A TÍTULO DE INTRODUÇÃO
Eis aqui, em suas mãos, uma obra única. Uma obra da
qual podemos aspirar o aroma do sagrado. Estas páginas apresentam,
com a maior pureza possível, as vidas e feitos marcantes de
três personagens únicos que vêm encantando o mundo com
a visão de um novo mundo, de uma nova esperança de vida,
de um resgate de virtudes há muito soterradas na desilusão
de passadas gerações. Lenine Fiuza Lima, seu autor,
enquanto presidente da renomada Academia de Letras do Distrito Federal,
vem buscar na expressão límpida e terna do cordel, o instrumento
ideal para contar estas histórias, estas vidas, estes sinais eloqüentes
anunciando que Deus está próximo de Sua criatura. Muito mais
próximo que o palpitar de seu próprio coração.
Dentro da mais bela tradição nordestina, dos cantadores de
violas em noites enluaradas, seja em volta de fogueiras improvisadas
ou em meio ao burburinho das feiras de Caruaru ou de Juazeiro do Norte,
vemos emergir este poema épico anunciando, uma vez mais o surgir
da estrela de Belém, uma Belém que agora se chama Teerã
proclamando o renascimento do filho de um carpinteiro, antes conhecido
como Jesus, o Nazareno e que agora se chama Bahá’u’lláh,
a Glória de Deus.
Lenine - todo vestido de poesia, paramentado de gibão de couro -
vem cantar e encantar com seus versos enxutos, límpidos, brilhantes.

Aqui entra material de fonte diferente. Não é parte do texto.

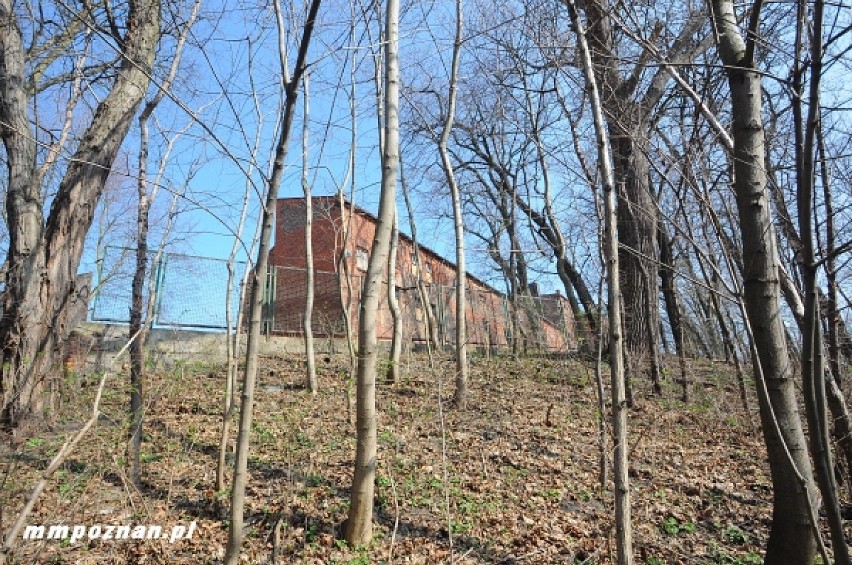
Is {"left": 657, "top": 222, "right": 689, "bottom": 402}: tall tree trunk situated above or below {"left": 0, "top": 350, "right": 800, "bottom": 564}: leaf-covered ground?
above

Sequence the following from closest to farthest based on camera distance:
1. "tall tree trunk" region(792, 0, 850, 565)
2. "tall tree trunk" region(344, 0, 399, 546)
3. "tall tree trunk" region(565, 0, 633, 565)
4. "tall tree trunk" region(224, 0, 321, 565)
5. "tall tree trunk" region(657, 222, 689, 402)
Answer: "tall tree trunk" region(792, 0, 850, 565)
"tall tree trunk" region(224, 0, 321, 565)
"tall tree trunk" region(565, 0, 633, 565)
"tall tree trunk" region(344, 0, 399, 546)
"tall tree trunk" region(657, 222, 689, 402)

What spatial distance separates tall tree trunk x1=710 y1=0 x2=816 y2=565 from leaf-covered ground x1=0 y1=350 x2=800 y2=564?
1.23 m

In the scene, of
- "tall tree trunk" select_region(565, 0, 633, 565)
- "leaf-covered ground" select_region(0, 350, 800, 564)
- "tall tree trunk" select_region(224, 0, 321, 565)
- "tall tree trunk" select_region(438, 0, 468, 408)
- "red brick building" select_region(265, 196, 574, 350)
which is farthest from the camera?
"red brick building" select_region(265, 196, 574, 350)

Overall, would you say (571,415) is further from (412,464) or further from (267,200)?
(267,200)

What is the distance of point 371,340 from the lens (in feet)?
12.6

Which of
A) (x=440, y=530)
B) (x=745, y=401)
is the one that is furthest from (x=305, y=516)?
(x=745, y=401)

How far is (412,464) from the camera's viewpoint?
562cm

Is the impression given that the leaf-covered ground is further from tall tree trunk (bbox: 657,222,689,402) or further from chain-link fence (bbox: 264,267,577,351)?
chain-link fence (bbox: 264,267,577,351)

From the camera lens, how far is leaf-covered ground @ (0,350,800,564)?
399 cm

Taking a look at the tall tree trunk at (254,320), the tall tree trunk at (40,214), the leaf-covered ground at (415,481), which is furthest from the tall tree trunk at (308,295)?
the tall tree trunk at (254,320)

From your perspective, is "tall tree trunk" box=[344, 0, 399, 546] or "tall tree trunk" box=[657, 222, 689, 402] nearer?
"tall tree trunk" box=[344, 0, 399, 546]

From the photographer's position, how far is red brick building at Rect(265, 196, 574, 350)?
12.0 m

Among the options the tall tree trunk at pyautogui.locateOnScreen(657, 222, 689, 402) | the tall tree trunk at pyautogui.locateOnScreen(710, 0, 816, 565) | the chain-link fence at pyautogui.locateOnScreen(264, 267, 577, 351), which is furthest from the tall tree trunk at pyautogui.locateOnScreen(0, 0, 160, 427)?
the tall tree trunk at pyautogui.locateOnScreen(657, 222, 689, 402)

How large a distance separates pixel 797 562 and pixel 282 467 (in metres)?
4.36
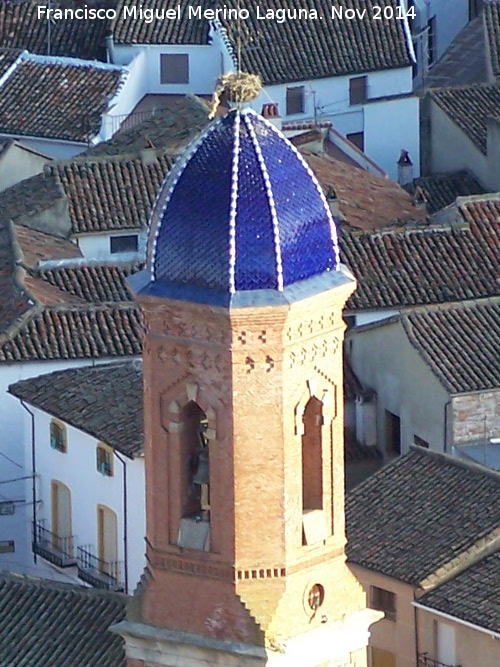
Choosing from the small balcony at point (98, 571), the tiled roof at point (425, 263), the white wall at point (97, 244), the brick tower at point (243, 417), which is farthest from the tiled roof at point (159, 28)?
the brick tower at point (243, 417)

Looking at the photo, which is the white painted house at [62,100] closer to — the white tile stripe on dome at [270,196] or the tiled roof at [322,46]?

Versos que tomam vida própria, vibram e sonham. Versos que nascem
com a luz do Espírito. E nos deixa assim inebriados com as dores
e sofrimentos passados e repassados por aqueles que ousam levantar o Chamado
de Deus em um tempo carcomido pela cegueira espiritual, pela miséria
moral de seus concidadãos, mas um tempo também prenhe de
esperanças e anseios, os mais nobres e elevados que um século
tão formidável pôde produzir.
É o tempo da unidade. Da paz. Da felicidade. Enxuguem as lágrimas,
toquem as violas, voem as graúnas: o poeta voltou, novo em folha,
com uma mensagem recendendo a marmelo e marcada pelo verde da esperança,
aquele mesmo verde dos “olhos de Kalu sobre a plantação”.